*TASK GOAL*.
Among the entries below, find the line with "Dandelion Seed Make" and the line with "160127_5-format-dessiner". Return exactly those lines and every line between them, but no pictures.

Short web captions
───

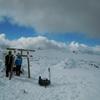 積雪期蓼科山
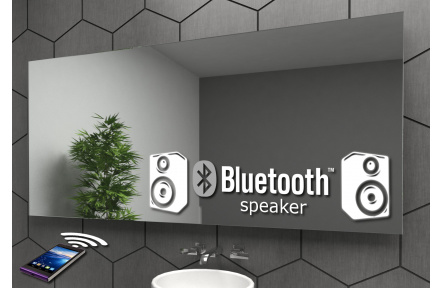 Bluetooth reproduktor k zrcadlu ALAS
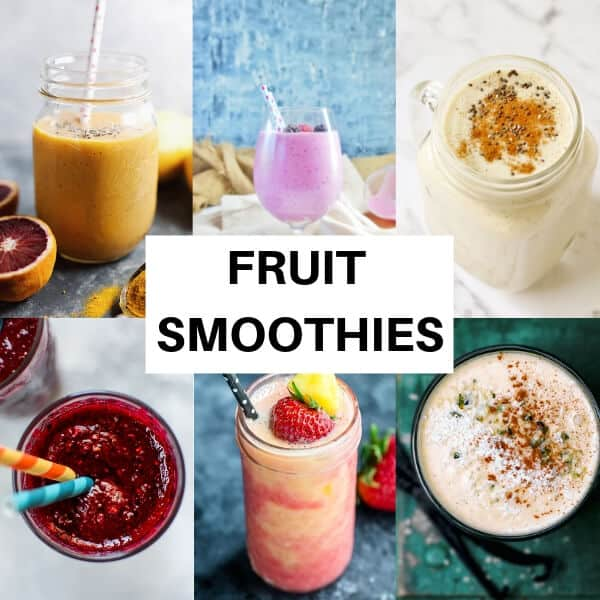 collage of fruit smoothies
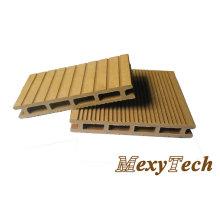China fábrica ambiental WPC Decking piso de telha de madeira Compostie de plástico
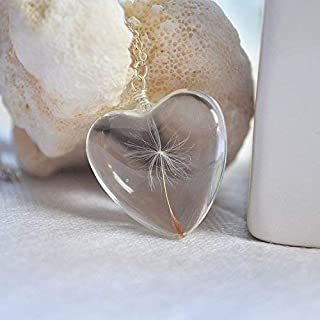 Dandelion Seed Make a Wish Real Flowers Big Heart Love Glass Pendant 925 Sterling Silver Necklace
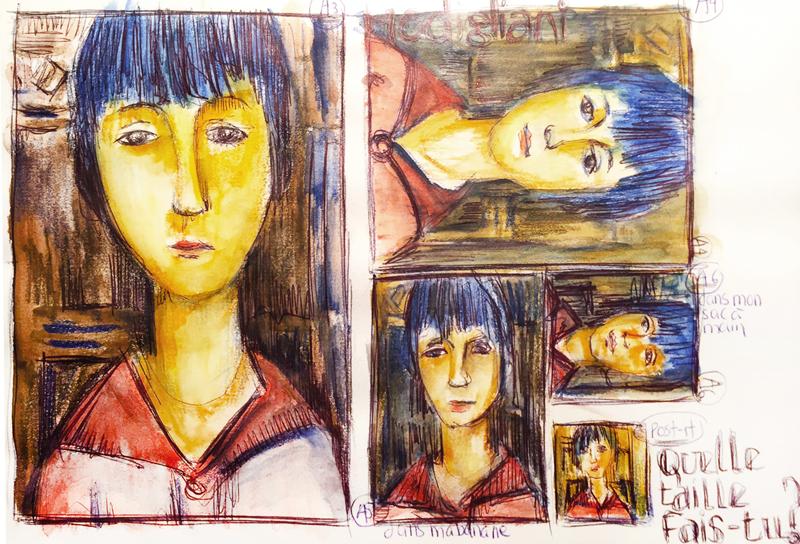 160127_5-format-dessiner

───

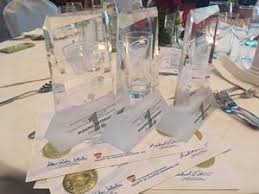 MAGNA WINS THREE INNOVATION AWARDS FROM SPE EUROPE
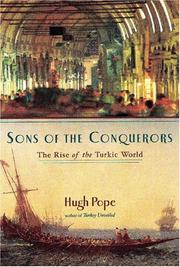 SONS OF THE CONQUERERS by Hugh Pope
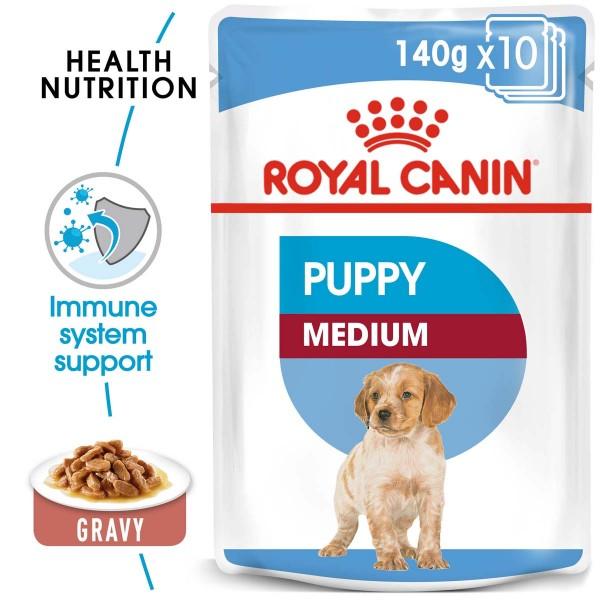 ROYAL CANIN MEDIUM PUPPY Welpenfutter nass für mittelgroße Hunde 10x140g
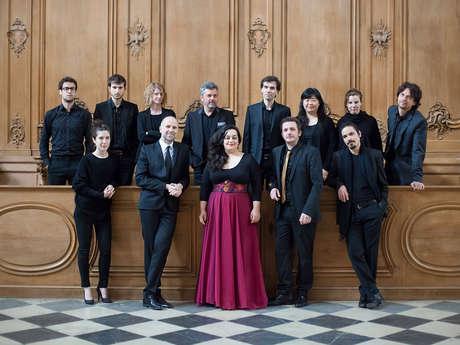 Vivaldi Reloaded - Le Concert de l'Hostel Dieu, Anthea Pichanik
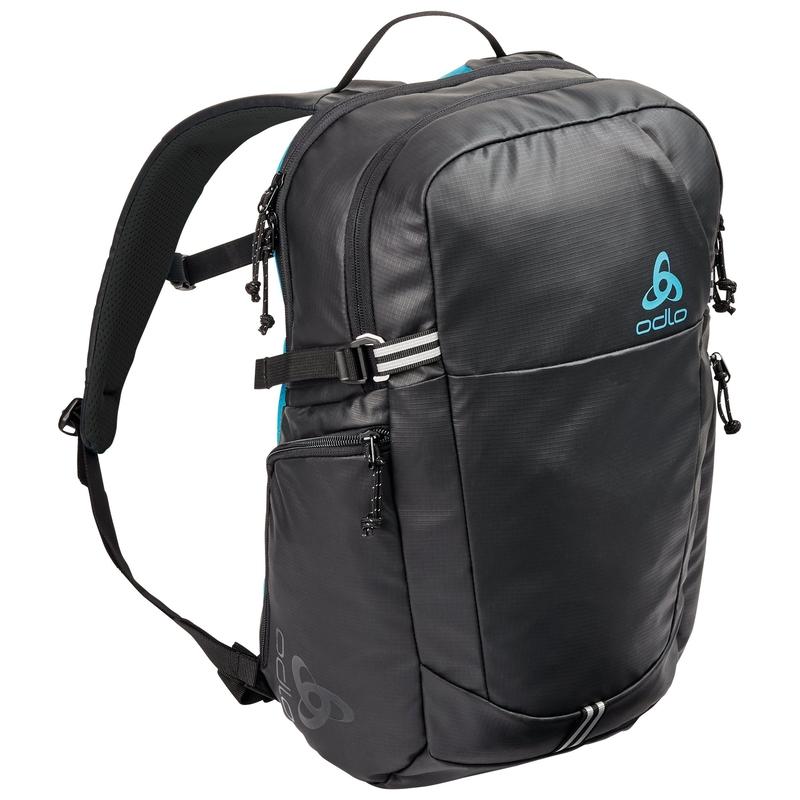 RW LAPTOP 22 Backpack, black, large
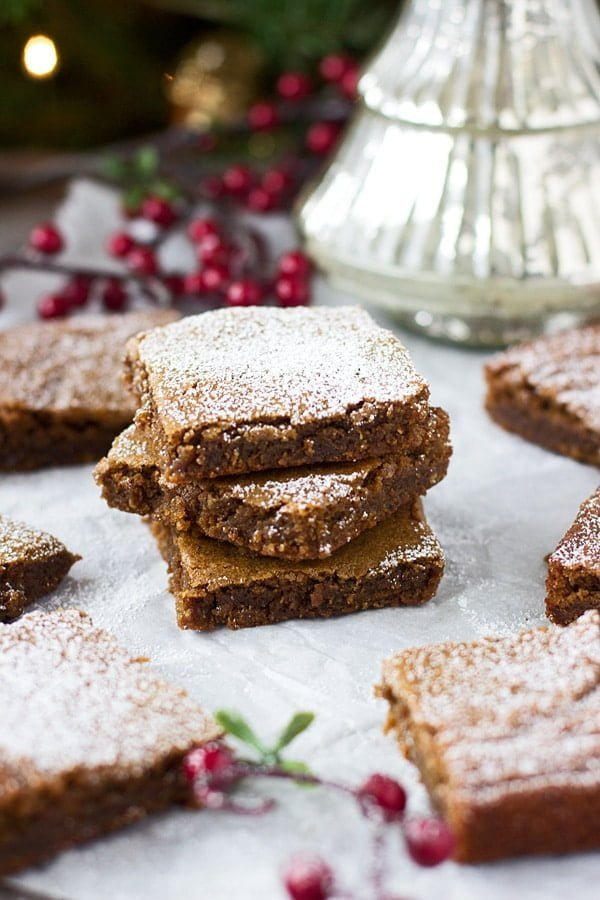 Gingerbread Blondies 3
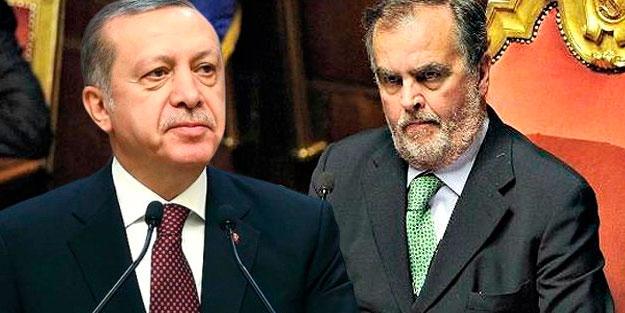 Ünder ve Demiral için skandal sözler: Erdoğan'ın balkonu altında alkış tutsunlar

───

*ANSWER BOX*.
 Dandelion Seed Make a Wish Real Flowers Big Heart Love Glass Pendant 925 Sterling Silver Necklace
 160127_5-format-dessiner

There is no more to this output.